But I know Mathematica did not actually use any non-integer x in the fitting algorithm because if it had used, it would have encountered error: my basic functions are undefined for non-integer x.
It does throw an error as seen from the second example in your original post (emphasis is mine): "FindFit::fitm: Unable to solve for the fit parameters; the design matrix is nonrectangular, non-numerical, or could not be inverted." The same message is generated when non-integer x
is present in the data:
FindFit[{{1., 1}, {2, 1}, {3, 1}, {4, 1}}, (a + 1) sin2[x] + b cos2[x], {a, b}, x];
FindFit::fitm: Unable to solve for the fit parameters; the design matrix is nonrectangular, non-numerical, or could not be inverted. >>
From this message I suppose that when y
values aren't integers Mathematica does pass non-integer values for x
to your basic functions, hence the error.

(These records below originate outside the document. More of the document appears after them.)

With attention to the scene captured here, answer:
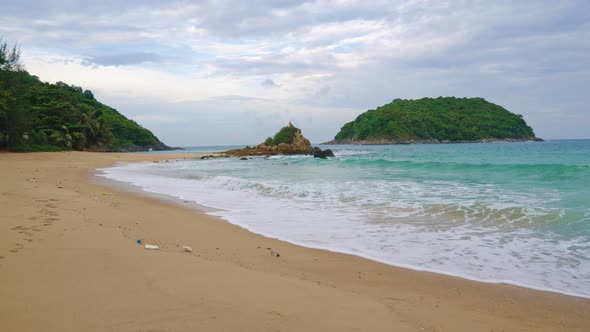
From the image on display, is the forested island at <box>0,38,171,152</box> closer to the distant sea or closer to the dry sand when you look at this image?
the distant sea

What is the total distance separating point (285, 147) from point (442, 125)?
272 ft

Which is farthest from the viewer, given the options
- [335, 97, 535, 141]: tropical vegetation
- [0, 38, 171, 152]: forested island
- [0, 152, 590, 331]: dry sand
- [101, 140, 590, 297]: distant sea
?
[335, 97, 535, 141]: tropical vegetation

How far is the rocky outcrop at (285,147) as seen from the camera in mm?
49422

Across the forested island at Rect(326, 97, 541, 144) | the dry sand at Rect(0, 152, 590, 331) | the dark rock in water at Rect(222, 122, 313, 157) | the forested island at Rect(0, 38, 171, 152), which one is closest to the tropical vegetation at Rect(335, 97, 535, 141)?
the forested island at Rect(326, 97, 541, 144)

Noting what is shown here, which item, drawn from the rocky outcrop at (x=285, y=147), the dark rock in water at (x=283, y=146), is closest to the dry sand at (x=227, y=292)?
the rocky outcrop at (x=285, y=147)

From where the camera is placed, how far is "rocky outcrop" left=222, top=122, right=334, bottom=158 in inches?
1946

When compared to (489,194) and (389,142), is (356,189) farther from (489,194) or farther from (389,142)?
(389,142)

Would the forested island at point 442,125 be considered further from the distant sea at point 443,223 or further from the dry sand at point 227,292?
the dry sand at point 227,292

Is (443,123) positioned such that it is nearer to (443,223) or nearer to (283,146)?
(283,146)

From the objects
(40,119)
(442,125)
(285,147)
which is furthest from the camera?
(442,125)

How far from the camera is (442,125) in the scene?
118062 mm

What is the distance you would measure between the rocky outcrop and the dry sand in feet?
143

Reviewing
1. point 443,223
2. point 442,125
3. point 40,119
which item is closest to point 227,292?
point 443,223

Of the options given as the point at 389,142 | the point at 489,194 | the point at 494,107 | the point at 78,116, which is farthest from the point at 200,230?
the point at 494,107
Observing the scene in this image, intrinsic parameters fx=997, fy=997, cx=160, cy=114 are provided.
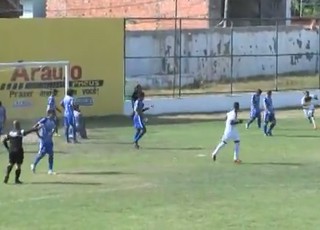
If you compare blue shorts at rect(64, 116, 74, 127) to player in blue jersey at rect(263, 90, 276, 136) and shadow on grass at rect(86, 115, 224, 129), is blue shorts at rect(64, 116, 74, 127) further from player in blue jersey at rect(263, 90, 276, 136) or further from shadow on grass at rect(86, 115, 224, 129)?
player in blue jersey at rect(263, 90, 276, 136)

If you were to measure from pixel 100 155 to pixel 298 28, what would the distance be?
102ft

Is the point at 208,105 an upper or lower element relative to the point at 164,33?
lower

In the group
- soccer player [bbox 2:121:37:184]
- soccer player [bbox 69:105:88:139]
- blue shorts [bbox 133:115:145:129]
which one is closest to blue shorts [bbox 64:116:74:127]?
soccer player [bbox 69:105:88:139]

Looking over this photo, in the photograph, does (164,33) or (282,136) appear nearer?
(282,136)

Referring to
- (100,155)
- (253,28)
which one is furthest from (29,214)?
(253,28)

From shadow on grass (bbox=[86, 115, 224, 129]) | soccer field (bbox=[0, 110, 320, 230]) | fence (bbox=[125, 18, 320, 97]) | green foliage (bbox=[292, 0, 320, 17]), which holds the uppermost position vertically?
green foliage (bbox=[292, 0, 320, 17])

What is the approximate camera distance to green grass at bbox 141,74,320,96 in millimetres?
49375

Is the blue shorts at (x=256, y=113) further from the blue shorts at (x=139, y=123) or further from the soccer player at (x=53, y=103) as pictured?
the blue shorts at (x=139, y=123)

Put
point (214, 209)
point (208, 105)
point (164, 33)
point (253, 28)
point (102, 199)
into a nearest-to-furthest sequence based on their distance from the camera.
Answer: point (214, 209), point (102, 199), point (208, 105), point (164, 33), point (253, 28)

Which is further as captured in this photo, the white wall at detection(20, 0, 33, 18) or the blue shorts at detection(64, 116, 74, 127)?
the white wall at detection(20, 0, 33, 18)

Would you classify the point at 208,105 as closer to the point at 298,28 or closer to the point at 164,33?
the point at 164,33

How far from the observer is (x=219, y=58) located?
54188mm

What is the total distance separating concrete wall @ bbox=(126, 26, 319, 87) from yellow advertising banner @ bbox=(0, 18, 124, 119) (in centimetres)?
554

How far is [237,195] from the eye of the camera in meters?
21.6
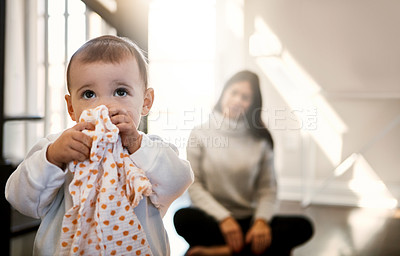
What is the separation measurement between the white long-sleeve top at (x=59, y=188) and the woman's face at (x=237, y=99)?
24 cm

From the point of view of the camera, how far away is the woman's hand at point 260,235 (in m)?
0.85

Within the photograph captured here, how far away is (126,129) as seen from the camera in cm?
54

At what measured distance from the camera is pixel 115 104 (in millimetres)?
559

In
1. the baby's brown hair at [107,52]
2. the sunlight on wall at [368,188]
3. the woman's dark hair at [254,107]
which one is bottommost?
the sunlight on wall at [368,188]

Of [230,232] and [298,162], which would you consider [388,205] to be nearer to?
[298,162]

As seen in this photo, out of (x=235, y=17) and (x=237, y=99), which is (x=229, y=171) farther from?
(x=235, y=17)

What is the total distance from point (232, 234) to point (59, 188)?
416 millimetres

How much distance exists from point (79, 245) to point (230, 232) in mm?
409

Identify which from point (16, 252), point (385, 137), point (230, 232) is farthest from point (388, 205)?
point (16, 252)

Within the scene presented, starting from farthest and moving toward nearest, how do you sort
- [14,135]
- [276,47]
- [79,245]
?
[14,135] → [276,47] → [79,245]

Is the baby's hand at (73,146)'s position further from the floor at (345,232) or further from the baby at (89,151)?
the floor at (345,232)

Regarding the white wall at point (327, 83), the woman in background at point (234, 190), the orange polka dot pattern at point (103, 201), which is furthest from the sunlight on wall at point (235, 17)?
the orange polka dot pattern at point (103, 201)

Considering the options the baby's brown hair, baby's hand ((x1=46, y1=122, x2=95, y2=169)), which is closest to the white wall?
the baby's brown hair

Hence un-restricting x to integers has NO real benefit/significance for the actual Mathematica's fitting algorithm.
You can find what the algorithm is by using Trace
:
trace = Trace[FindFit[{1, 1, 1, 1}, (a + 1) sin2[x] + b cos2[x], {a, b}, x],
TraceInternal -> True];
trace[[6 ;;]]
From the output you see that in this case at first the objective function is evaluated for integer x
, then real values for Sin
and Cos
are calculated and passed to PseudoInverse
. It shouldn't be difficult to implement this algorithm yourself.
Or you can use FindMinimum
as follows (note that y = 1.
is non-integer):
sin2[n_Integer] := Sin[n]^2
cos2[n_Integer] := Cos[n]^2
FindMinimum[
Total[Table[(a + 1) sin2[x] + b cos2[x] - 1., {x, 1, 4}]^2], {a, b}]
{3.15853*10^-32, {a -> 0., b -> 1.}}
Alternatively you can relax your conditions as follows:
sin2[n_ /; FractionalPart[n] == 0] := Sin[n]^2
cos2[n_ /; FractionalPart[n] == 0] := Cos[n]^2
FindFit[{{1., 1.}, {2, 1}, {3, 1}, {4, 1}}, a sin2[x] + b cos2[x], {a, b}, x]
{a -> 1., b -> 1.}